Problem set |
a – According to the West End News item, at what time does the Taconite Harbor panel discussion start?
b – From the West End News item, extract the passage starting with "The Twin Metals" and going on through "of North America.".

Document excerpt |
West End News: July 14

The theme for this year’s exhibit at the Cross River Heritage Center in Schroeder is “Boom Town to Ghost Town: Taconite Harbor.” In keeping with the theme, the Schroeder Area Historical Society is convening a panel of former Taconite Harbor residents and workers that includes Bud Buckman, Gary Hansen, Charlie Nelson, Charlie Tice and Steve Quaife.  It is a great pleasure to have all of these experienced and respected men together to discuss the fascinating history of Tac Harbor. The panel discussion is at the Cross River Heritage Center in Schroeder on Saturday, July 16, at 11 a.m.  All are welcome and I’ll be surprised if cookies and coffee are not served.
 
On the same Saturday, July 16, the new North Shore Winery and Sawtooth Mountain Cider House are celebrating their grand opening with wine and cider tasting, tours, neighborly visiting and live music. The winery is just a little way up the Ski Hill Road in Lutsen on the right hand side. The celebration runs from 2 until 5 p.m., so it’s the perfect destination after catching the Taconite Harbor panel in Schroeder. Be there, or be square.
 
The U.S. Forest Service has scheduled a listening session to collect public opinion about the renewal of public mineral leases for the proposed Twin Metals copper-nickel mine near Ely. The session is scheduled from 5 until 7:30 p.m. at the Ely Memorial High School in Ely.
 
The issue at stake is a little arcane, as it revolves around the renewal of expired public mineral leases that were purchased by Twin Metals’ predecessor in the 1960s. The leases have been renewed more-or-less automatically in the past. The original leases were purchased before the passage of federal laws that protect water, air and land against industrial pollution.
 
The Twin Metals mining project abuts immediately up to the Boundary Waters Canoe Area Wilderness and water flows downhill from the proposed mine into Voyageurs National Park and Quetico Park in Canada. If built, it would be the largest mine in the history of North America.

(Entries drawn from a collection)
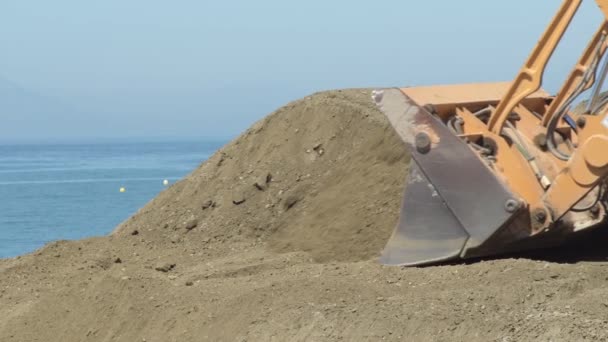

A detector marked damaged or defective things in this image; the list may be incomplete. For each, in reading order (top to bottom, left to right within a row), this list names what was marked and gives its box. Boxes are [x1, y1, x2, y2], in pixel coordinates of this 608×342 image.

rusty metal surface [372, 89, 520, 264]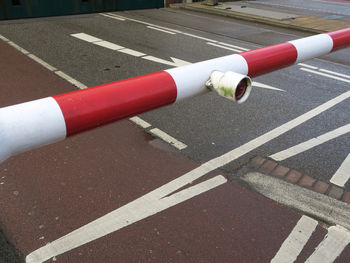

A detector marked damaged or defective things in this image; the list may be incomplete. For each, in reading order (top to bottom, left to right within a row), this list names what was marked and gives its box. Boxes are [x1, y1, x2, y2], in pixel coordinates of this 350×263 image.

grey asphalt patch [239, 172, 350, 230]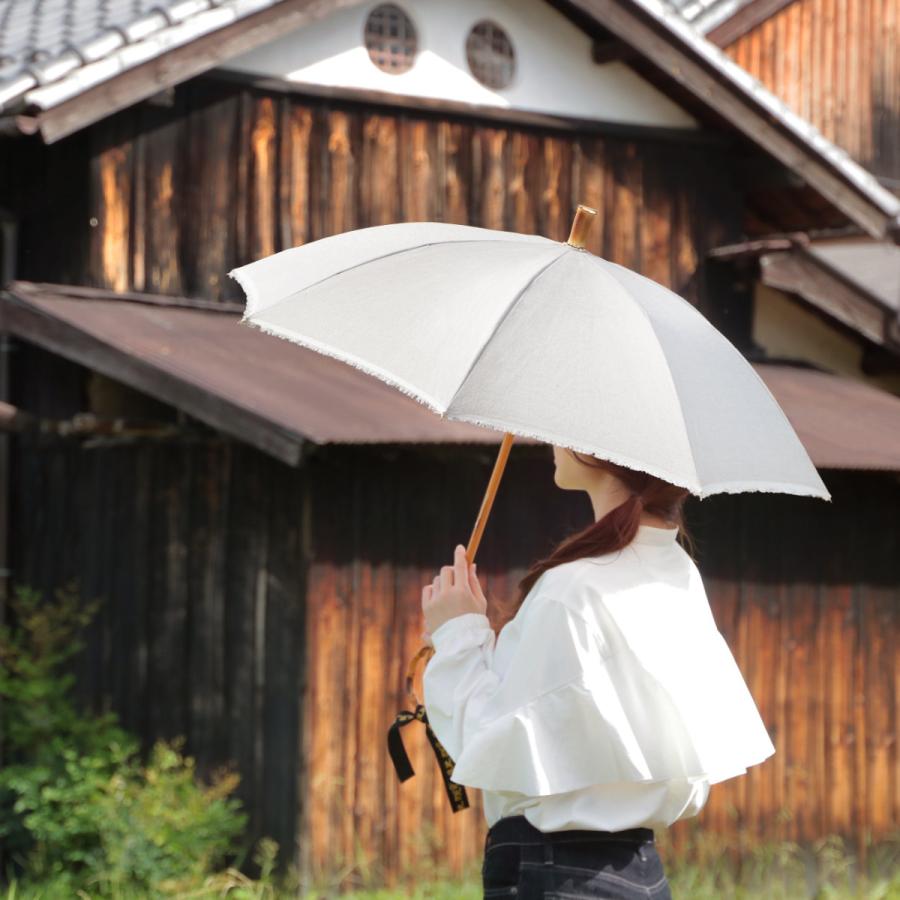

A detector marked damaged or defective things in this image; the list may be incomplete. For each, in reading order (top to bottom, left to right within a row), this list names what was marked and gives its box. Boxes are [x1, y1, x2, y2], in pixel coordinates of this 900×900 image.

rusty brown roof [1, 284, 900, 472]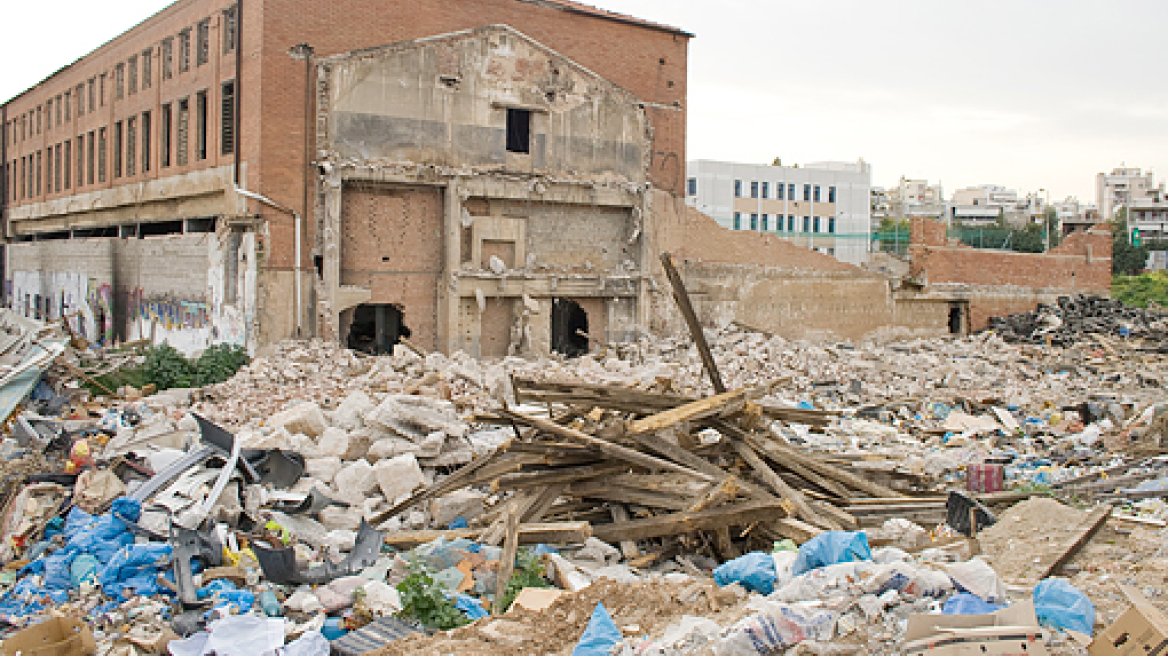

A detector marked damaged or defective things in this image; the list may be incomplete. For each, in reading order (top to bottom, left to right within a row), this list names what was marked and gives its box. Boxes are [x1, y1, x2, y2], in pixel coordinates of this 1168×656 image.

broken window [506, 111, 532, 156]
broken window [346, 304, 410, 356]
broken window [552, 298, 588, 356]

Solutions per task |
a – 11 a.m.

b –
The Twin Metals mining project abuts immediately up to the Boundary Waters Canoe Area Wilderness and water flows downhill from the proposed mine into Voyageurs National Park and Quetico Park in Canada. If built, it would be the largest mine in the history of North America.